## EXERCISE MATERIALS
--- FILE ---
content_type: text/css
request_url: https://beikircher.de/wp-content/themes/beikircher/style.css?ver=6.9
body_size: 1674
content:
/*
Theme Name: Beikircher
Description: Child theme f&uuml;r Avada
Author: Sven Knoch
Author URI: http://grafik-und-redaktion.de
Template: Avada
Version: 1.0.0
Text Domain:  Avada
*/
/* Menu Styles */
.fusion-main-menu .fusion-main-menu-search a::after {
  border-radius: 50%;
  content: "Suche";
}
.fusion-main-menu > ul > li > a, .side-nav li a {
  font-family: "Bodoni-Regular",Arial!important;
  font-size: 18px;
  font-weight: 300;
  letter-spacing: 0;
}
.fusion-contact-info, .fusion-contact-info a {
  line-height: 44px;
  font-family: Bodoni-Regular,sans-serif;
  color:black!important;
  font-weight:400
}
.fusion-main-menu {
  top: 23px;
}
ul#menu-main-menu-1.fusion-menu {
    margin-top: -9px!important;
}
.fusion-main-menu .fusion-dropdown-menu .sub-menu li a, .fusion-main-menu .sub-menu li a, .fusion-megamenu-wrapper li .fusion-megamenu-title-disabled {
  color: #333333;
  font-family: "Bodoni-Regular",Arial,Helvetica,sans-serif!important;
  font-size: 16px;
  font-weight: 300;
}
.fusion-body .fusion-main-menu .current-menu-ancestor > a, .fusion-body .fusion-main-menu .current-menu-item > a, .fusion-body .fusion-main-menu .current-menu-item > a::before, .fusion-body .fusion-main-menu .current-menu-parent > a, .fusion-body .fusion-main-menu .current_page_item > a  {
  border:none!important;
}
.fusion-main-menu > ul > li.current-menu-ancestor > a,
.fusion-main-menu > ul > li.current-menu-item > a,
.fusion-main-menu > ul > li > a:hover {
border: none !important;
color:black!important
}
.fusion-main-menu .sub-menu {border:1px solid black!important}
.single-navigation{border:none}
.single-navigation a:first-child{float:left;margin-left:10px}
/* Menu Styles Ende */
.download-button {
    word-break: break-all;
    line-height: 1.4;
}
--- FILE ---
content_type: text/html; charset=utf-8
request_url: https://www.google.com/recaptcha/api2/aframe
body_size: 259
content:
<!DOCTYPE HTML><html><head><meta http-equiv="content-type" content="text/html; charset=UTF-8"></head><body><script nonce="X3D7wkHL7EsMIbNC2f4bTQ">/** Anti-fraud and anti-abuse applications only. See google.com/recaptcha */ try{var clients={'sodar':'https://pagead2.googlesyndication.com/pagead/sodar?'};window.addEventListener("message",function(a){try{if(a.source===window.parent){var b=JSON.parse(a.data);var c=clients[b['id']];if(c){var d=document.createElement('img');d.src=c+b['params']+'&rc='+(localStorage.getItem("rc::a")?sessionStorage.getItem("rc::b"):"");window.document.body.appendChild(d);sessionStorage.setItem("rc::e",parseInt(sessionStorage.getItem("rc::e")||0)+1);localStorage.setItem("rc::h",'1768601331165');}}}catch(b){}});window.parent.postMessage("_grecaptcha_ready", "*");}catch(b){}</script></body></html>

## EXERCISE GOAL
Print the material word for word, with nothing left out.

## WRITTEN RESPONSE
--- FILE ---
content_type: text/css
request_url: https://beikircher.de/wp-content/themes/beikircher/style.css?ver=6.9
body_size: 1674
content:
/*
Theme Name: Beikircher
Description: Child theme f&uuml;r Avada
Author: Sven Knoch
Author URI: http://grafik-und-redaktion.de
Template: Avada
Version: 1.0.0
Text Domain:  Avada
*/
/* Menu Styles */
.fusion-main-menu .fusion-main-menu-search a::after {
  border-radius: 50%;
  content: "Suche";
}
.fusion-main-menu > ul > li > a, .side-nav li a {
  font-family: "Bodoni-Regular",Arial!important;
  font-size: 18px;
  font-weight: 300;
  letter-spacing: 0;
}
.fusion-contact-info, .fusion-contact-info a {
  line-height: 44px;
  font-family: Bodoni-Regular,sans-serif;
  color:black!important;
  font-weight:400
}
.fusion-main-menu {
  top: 23px;
}
ul#menu-main-menu-1.fusion-menu {
    margin-top: -9px!important;
}
.fusion-main-menu .fusion-dropdown-menu .sub-menu li a, .fusion-main-menu .sub-menu li a, .fusion-megamenu-wrapper li .fusion-megamenu-title-disabled {
  color: #333333;
  font-family: "Bodoni-Regular",Arial,Helvetica,sans-serif!important;
  font-size: 16px;
  font-weight: 300;
}
.fusion-body .fusion-main-menu .current-menu-ancestor > a, .fusion-body .fusion-main-menu .current-menu-item > a, .fusion-body .fusion-main-menu .current-menu-item > a::before, .fusion-body .fusion-main-menu .current-menu-parent > a, .fusion-body .fusion-main-menu .current_page_item > a  {
  border:none!important;
}
.fusion-main-menu > ul > li.current-menu-ancestor > a,
.fusion-main-menu > ul > li.current-menu-item > a,
.fusion-main-menu > ul > li > a:hover {
border: none !important;
color:black!important
}
.fusion-main-menu .sub-menu {border:1px solid black!important}
.single-navigation{border:none}
.single-navigation a:first-child{float:left;margin-left:10px}
/* Menu Styles Ende */
.download-button {
    word-break: break-all;
    line-height: 1.4;
}
--- FILE ---
content_type: text/html; charset=utf-8
request_url: https://www.google.com/recaptcha/api2/aframe
body_size: 259
content:
<!DOCTYPE HTML><html><head><meta http-equiv="content-type" content="text/html; charset=UTF-8"></head><body><script nonce="X3D7wkHL7EsMIbNC2f4bTQ">/** Anti-fraud and anti-abuse applications only. See google.com/recaptcha */ try{var clients={'sodar':'https://pagead2.googlesyndication.com/pagead/sodar?'};window.addEventListener("message",function(a){try{if(a.source===window.parent){var b=JSON.parse(a.data);var c=clients[b['id']];if(c){var d=document.createElement('img');d.src=c+b['params']+'&rc='+(localStorage.getItem("rc::a")?sessionStorage.getItem("rc::b"):"");window.document.body.appendChild(d);sessionStorage.setItem("rc::e",parseInt(sessionStorage.getItem("rc::e")||0)+1);localStorage.setItem("rc::h",'1768601331165');}}}catch(b){}});window.parent.postMessage("_grecaptcha_ready", "*");}catch(b){}</script></body></html>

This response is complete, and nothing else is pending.